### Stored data
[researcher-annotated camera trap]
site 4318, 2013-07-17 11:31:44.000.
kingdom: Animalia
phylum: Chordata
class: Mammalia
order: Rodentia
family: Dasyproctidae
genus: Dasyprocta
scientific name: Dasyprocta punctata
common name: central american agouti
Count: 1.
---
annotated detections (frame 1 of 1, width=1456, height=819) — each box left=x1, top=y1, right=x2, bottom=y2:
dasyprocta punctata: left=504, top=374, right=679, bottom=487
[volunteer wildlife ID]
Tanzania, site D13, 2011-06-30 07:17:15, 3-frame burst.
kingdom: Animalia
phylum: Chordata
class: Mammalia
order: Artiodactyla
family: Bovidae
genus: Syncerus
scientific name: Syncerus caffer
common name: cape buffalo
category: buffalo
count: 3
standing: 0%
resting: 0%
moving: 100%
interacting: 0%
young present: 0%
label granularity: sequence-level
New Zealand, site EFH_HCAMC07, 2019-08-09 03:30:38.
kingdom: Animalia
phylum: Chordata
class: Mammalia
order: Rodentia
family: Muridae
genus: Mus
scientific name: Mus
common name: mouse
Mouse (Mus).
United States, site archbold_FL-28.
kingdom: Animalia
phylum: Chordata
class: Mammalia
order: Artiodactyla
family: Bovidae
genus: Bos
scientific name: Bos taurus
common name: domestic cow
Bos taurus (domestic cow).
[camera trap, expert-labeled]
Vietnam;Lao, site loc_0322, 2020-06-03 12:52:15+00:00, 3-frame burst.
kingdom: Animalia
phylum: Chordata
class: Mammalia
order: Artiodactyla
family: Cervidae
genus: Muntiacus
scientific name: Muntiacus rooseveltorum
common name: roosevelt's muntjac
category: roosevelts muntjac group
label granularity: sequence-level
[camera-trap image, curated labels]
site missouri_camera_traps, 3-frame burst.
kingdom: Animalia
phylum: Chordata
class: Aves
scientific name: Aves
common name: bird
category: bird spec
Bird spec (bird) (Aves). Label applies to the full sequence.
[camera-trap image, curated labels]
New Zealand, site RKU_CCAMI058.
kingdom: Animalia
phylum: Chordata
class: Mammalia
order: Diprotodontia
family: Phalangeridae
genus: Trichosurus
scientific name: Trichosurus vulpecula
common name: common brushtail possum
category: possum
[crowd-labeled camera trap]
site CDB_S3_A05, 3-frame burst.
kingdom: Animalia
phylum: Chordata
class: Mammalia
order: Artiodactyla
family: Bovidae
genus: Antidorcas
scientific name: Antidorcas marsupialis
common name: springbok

### REQUIRED WORK
Each line of the records, from the opening one through the line holding "standing: 0%", should be restated word for word, with nothing else in the answer.

### EXERCISE SOLUTION
[researcher-annotated camera trap]
site 4318, 2013-07-17 11:31:44.000.
kingdom: Animalia
phylum: Chordata
class: Mammalia
order: Rodentia
family: Dasyproctidae
genus: Dasyprocta
scientific name: Dasyprocta punctata
common name: central american agouti
Count: 1.
---
annotated detections (frame 1 of 1, width=1456, height=819) — each box left=x1, top=y1, right=x2, bottom=y2:
dasyprocta punctata: left=504, top=374, right=679, bottom=487
[volunteer wildlife ID]
Tanzania, site D13, 2011-06-30 07:17:15, 3-frame burst.
kingdom: Animalia
phylum: Chordata
class: Mammalia
order: Artiodactyla
family: Bovidae
genus: Syncerus
scientific name: Syncerus caffer
common name: cape buffalo
category: buffalo
count: 3
standing: 0%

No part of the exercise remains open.